Si tuviera que elegir entre los mejores libros de Anaya,
elegiría sin dudar, Híkuri, Morgue, Peregrino (ediciones
Alforja 2002), donde hay Haikus brillantes como:
Mariposas en vuelo
hacen el amor
arriba de mi pelo.
y Poetas en la noche del mundo (UNAM,
1997).
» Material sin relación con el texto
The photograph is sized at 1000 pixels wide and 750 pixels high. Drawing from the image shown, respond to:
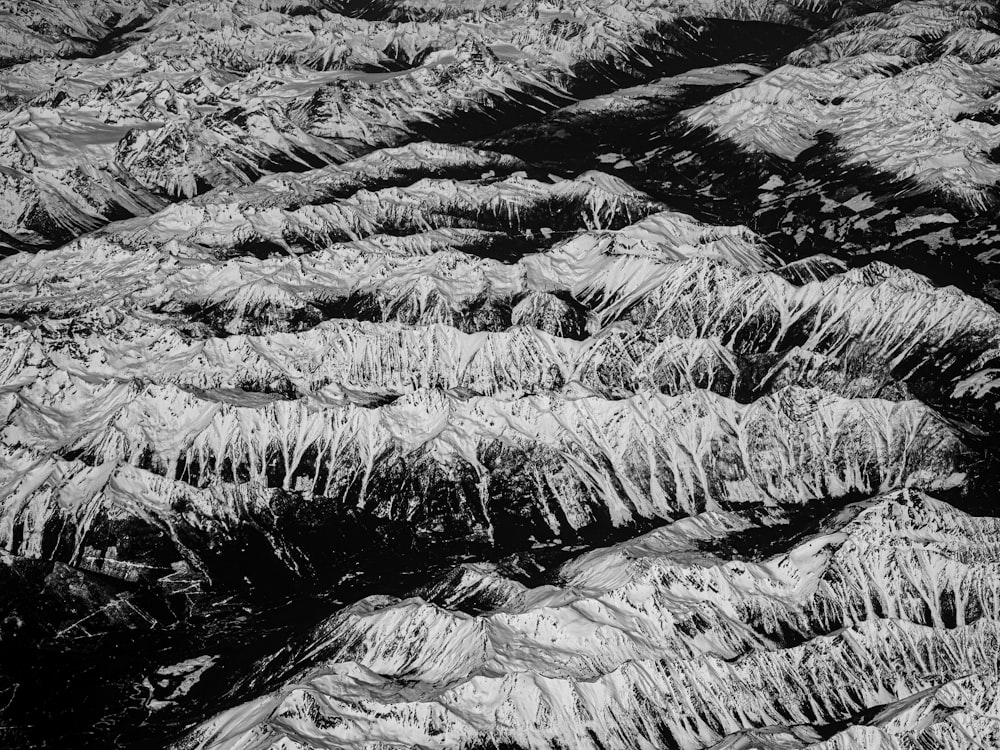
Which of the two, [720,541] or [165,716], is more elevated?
[720,541]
Éste último libro pertenece a una corriente que prácticamente él ha
inaugurado en México; el libro de ensayos-traducciones, tal como lo es también
su estudio sobre los beats, Los poetas que cayeron del cielo.
Pero Poetas en la noche del mundo a mi parecer, es más ecléctico, más
extenso y —afortunadamente—, más pretencioso: ahí se encuentran
analogías entre Rimbaud y Henry Miller, la poesía de Charles Bukowski, (poeta
“punk” como él lo define), el surrealismo propio de Artaud, una aproximación a
las más arriesgadas y sagaces poetas contemporáneas suyas
estadunidenses: Di Prima, la poeta suicida y llorada (yo la lloré antes de
saber de su muerte) Anne Sexton, Daiane Wakoski y la segunda parte del libro,
que es algo así como un conjunto de intensidades/ aproximaciones al fenómeno
poético que recaba Anaya de esa auténtica pandilla mítica-meta-histórica de
locos y anarcos: Rimbaud, Cesare Pavese, Efraín Huerta, Henry Miller, Jack
Kerouac, Robert Duncan, Concha Urquiza, Cioran, Ezra Pound, Vicente Huidobro,
Sylvia Plath, Jim Morrison, etcétera.
En
fin, creo que Vicente Anaya ha terminado periodos creativos y ha iniciado
otros; por más que lo quieran encasillar los críticos simplemente como
traductor (lo digo porque como buen creador siempre huyó de los encasillamientos),
el permanecerá como una de las voces más originales de la literatura mexicana
con su obra escrita, traducida y recopilada (sospecho que la tríada es
indisoluble) y lo que falta por venir... No me queda nada más que agregar, más
que José Vicente Anaya, como el eterno retorno del que hablaba Nietzsche,
está condenado a repetirse cada vez más breve-enorme, más plural-etéreo, más
inagotable y que siempre llegará al límite verdadero: cada nuevo decir poético.
NOTA: Este texto fue escrito antes de la muerte el pasado 2020 del
Maestro José Vicente Anaya, no creo que haya mejor pretexto para invitar a la
lectura del gran amigo, conversador, escritor, poeta, traductor he incansable
promotor cultural que fue en vida José Vicente Anaya.